Miccichè e l'arte della guerriglia

Miccichè e l’arte della guerriglia

Gli alleati piazzano piccoli ordigni lungo il sentiero del Musumeci bis di giorno in giorno. Come finirà?

PALERMO – Più che una guerra, una guerriglia. La partita degli alleati di Musumeci per Palazzo d’Orleans richiama alla mente quella che il grande Timoniere definiva “l’arte di fiaccare i nemici con tante punture di spillo”. Miccichè e alleati piazzano piccoli ordigni lungo il sentiero del Musumeci bis di giorno in giorno. L’obiettivo?
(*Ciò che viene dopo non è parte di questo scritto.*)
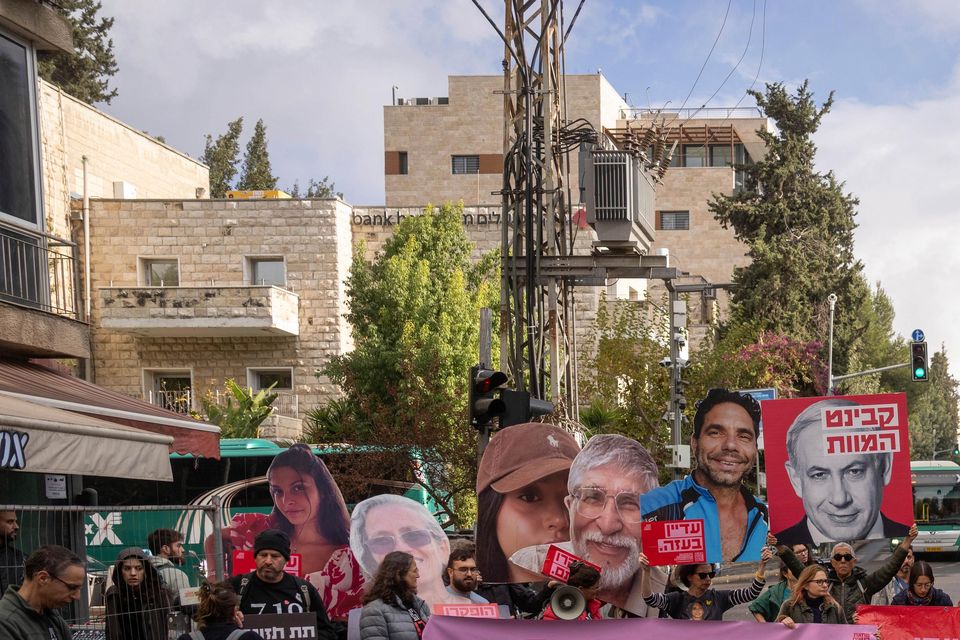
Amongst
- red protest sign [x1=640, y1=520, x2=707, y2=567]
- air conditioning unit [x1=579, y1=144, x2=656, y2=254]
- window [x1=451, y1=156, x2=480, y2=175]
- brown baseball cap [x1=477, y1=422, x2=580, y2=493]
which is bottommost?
red protest sign [x1=640, y1=520, x2=707, y2=567]

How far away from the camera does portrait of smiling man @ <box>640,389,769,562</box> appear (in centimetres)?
1003

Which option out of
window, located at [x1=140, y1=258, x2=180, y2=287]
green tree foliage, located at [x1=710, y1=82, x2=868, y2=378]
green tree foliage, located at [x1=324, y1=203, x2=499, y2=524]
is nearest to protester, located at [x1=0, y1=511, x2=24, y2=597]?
green tree foliage, located at [x1=324, y1=203, x2=499, y2=524]

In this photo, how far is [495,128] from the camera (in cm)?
6094

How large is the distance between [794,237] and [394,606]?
1779 inches

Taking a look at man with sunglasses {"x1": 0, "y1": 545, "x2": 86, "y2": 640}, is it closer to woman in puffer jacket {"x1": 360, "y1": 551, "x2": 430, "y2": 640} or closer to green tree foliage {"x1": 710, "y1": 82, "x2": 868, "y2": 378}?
woman in puffer jacket {"x1": 360, "y1": 551, "x2": 430, "y2": 640}

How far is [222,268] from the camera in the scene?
3969 cm

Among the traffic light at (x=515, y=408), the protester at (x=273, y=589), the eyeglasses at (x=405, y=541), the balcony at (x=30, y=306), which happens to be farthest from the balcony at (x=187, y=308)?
the protester at (x=273, y=589)

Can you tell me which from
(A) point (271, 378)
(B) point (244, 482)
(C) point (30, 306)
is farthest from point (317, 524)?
(A) point (271, 378)

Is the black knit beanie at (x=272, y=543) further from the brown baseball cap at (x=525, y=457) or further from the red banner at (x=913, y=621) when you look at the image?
the red banner at (x=913, y=621)

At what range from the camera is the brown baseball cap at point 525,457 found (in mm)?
11133

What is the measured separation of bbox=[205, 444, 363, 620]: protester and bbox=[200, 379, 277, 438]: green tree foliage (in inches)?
829

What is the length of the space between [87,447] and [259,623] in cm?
265

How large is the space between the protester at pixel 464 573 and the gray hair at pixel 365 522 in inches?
44.9

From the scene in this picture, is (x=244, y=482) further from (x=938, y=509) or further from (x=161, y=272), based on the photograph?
(x=938, y=509)
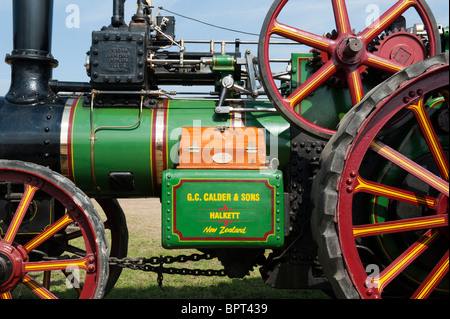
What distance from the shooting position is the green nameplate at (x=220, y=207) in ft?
9.29

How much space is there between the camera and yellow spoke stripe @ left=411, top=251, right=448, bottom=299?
247 centimetres

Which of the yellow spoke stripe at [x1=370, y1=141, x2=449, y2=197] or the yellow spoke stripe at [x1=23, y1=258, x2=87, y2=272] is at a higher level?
the yellow spoke stripe at [x1=370, y1=141, x2=449, y2=197]

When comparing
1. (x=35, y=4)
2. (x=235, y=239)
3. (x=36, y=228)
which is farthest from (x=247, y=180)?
(x=35, y=4)

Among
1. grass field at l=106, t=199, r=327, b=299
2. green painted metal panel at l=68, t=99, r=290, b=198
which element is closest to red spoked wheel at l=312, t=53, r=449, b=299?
green painted metal panel at l=68, t=99, r=290, b=198

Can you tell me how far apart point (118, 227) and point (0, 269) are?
1450 millimetres

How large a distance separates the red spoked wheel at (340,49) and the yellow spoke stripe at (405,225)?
0.68 m

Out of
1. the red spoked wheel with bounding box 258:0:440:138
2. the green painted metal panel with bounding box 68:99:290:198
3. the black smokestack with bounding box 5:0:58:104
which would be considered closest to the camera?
the red spoked wheel with bounding box 258:0:440:138

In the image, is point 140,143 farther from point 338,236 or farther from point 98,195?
point 338,236

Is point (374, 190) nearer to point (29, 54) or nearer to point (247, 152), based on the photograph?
point (247, 152)

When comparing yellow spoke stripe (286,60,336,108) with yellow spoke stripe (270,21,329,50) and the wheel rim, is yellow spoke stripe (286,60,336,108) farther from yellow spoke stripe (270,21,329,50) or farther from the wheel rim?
the wheel rim

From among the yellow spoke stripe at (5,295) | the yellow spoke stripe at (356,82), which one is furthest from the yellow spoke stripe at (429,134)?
the yellow spoke stripe at (5,295)

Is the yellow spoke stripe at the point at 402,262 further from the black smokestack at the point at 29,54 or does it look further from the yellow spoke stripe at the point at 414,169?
the black smokestack at the point at 29,54

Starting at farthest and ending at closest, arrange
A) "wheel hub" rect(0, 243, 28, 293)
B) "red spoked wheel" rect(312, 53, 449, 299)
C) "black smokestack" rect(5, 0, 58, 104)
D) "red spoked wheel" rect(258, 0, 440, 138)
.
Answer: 1. "black smokestack" rect(5, 0, 58, 104)
2. "red spoked wheel" rect(258, 0, 440, 138)
3. "wheel hub" rect(0, 243, 28, 293)
4. "red spoked wheel" rect(312, 53, 449, 299)

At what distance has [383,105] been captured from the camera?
246 centimetres
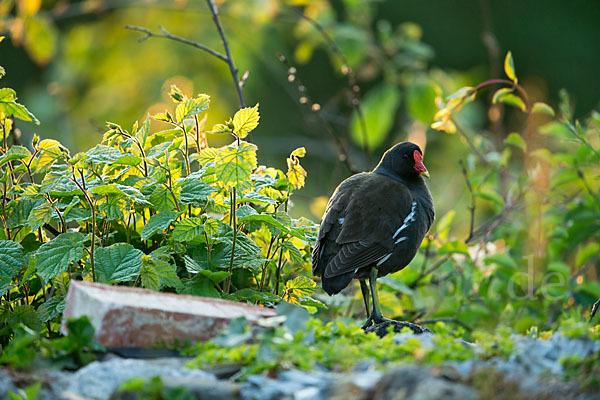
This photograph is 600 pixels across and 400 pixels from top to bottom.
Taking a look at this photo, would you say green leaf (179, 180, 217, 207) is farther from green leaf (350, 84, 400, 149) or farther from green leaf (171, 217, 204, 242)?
green leaf (350, 84, 400, 149)

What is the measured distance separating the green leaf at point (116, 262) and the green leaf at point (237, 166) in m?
0.47

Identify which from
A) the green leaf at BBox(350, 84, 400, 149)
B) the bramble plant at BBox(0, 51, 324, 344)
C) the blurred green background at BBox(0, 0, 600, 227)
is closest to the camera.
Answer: the bramble plant at BBox(0, 51, 324, 344)

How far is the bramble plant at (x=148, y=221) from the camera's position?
271 cm

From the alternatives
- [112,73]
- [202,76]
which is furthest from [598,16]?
[112,73]

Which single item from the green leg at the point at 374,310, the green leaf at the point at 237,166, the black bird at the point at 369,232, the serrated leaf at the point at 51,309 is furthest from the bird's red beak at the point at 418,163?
the serrated leaf at the point at 51,309

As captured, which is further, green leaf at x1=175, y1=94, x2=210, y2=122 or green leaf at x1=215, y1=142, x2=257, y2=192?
green leaf at x1=175, y1=94, x2=210, y2=122

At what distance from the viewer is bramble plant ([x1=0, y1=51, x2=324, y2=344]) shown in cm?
271

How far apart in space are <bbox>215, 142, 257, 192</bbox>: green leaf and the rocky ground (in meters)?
0.72

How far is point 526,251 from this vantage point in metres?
4.96

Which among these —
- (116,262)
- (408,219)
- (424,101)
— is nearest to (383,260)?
(408,219)

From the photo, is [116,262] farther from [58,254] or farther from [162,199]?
[162,199]

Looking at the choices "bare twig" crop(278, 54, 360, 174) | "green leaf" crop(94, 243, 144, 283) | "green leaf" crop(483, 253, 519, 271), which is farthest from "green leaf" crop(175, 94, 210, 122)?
"green leaf" crop(483, 253, 519, 271)

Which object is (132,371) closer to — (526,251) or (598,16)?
(526,251)

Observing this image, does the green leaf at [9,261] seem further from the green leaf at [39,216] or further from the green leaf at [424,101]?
the green leaf at [424,101]
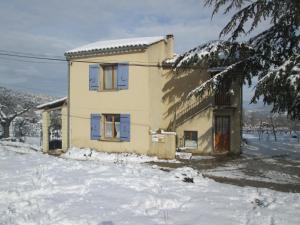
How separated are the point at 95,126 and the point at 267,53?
967cm

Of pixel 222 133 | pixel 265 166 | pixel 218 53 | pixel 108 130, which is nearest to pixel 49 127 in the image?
pixel 108 130

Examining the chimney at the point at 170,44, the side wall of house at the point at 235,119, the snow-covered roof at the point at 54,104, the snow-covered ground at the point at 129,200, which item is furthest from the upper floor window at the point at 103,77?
the snow-covered ground at the point at 129,200

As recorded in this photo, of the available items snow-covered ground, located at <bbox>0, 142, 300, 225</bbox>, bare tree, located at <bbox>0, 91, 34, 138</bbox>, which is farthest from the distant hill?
snow-covered ground, located at <bbox>0, 142, 300, 225</bbox>

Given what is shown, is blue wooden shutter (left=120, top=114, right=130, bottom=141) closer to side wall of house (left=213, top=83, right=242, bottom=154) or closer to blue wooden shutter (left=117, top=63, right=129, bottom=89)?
blue wooden shutter (left=117, top=63, right=129, bottom=89)

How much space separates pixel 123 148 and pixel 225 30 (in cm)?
785

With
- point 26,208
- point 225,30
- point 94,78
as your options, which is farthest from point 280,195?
point 94,78

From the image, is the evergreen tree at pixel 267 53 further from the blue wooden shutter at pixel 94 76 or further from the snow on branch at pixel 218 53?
the blue wooden shutter at pixel 94 76

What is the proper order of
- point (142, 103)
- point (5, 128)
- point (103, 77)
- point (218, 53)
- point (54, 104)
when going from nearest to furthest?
1. point (218, 53)
2. point (142, 103)
3. point (103, 77)
4. point (54, 104)
5. point (5, 128)

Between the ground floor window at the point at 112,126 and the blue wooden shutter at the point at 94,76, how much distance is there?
65.2 inches

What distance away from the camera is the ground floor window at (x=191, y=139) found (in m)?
20.8

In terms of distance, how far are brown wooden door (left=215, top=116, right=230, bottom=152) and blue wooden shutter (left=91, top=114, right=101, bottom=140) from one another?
6204 millimetres

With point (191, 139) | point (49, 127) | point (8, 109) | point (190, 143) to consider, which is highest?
point (8, 109)

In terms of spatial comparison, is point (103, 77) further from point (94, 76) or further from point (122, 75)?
point (122, 75)

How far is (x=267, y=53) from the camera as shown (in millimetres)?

Il logoramento. 

L’aula della discordia 

Lo spettacolo andato in scena a Sala d’Ercole sembra andare in questa direzione. Il duello in aula con il capogruppo azzurro Tommaso Calderone che alza il livello dello scontro e apre la questione ricandidatura in aula (argomento tabù sfatato in un luogo probabilmente poco consono) suscitando la reazione di Musumeci e l’intervento del presidente dell’Ars (che da arbitro diventa a tutti gli effetti giocatore della partita) è la rappresentazione plastica del nervosismo che si mastica nella maggioranza. Dal voto per i delegati per il voto del Colle in poi il copione sembra ripetersi. 

Il colpo di scena 

Un’altra scena madre è quella di giovedì scorso: quando Miccichè viene indicato come candidato alla presidenza in quota Forza Italia in occasione di una riunione che lascerà l’amaro in bocca a tanti (in primis al senatore Renato Schifani che non viene nemmeno invitato e agli assessori lealisti e filomusumeciani Marco Falcone e Gaetano Armao che non si presentano). I lealisti fanno trapelare che le truppe si stanno organizzando e che la partita dentro Forza Italia è da considerarsi tutt’altro che conclusa. Il colpo di teatro miccicheiano tuttavia crea una crepa nella maggioranza e apre la pista alla presentazione di più candidature da discutere. “Ogni partito presenterà un suo candidato per fare sintesi”, è il mantra che si recita con insistenza ed è già una piccola (ma fastidiosa) picconata al presidente che ha sempre avuto dalla sua il fatto di non avere competitor. Al momento opportuno si giocherà a carte scoperte e i “nomi” dei papabili saranno ufficiali. 

La mozione D’Urso

Tante punture di spillo, si diceva. Come la mozione presentata dal capogruppo di Forza Italia per sollevare dall’incarico l’ingegnere Tuccio D’Urso e discussa in aula a pochi minuti dall’annuncio della candidatura di Miccichè alla Presidenza. Un voto che ottiene il via libera dal Parlamento. Ieri Musumeci para il colpo e opta per la censura (non per la revoca per motivi legati alla situazione emergenziale). Un modo per rispondere alle richieste del Parlamento.

Una settimana di fuoco

 L’agenda palermitana della prossima settimana fa presagire un nuovo fuoco di fila. Occhi puntati sulla giornata di martedì. In mattinata all’Ars è prevista la conferenza stampa di Cateno De Luca “sulle prospettive di sviluppo e sul governo della Regione”.  Tradotto: una mozione di sfiducia nei confronti di Musumeci all’indomani dell’entrata in vigore ufficiale delle proprie dimissioni da sindaco di Messina. Una mina vagante che si aggira a Palazzo nel giorno (non casuale) in cui l’aula torna a riunirsi per discutere di Pnrr. Non sono da escludere gli effetti speciali. E nel frattempo si rincorrono le voci di possibili rimescolamenti, tentazioni draghiane e ammiccamenti con pezzi di centrosinistra che evocano lo spettro del 2012 (quando il centrodestra diviso apre la porta di Palazzo d’Orleans a Rosario Crocetta). Suggestioni o no, di certo questo turbinio di allusioni sono l’ennesima puntura di spillo che rende il clima tutt’altro che sereno. In Sicilia. E si attende che Roma faccia la propria parte. La prossima settimana dovrebbe tenersi, sostengono i beneinformati, un incontro romano tra Miccichè e Salvini. Ma nessun big, dicono, resterà a guardare.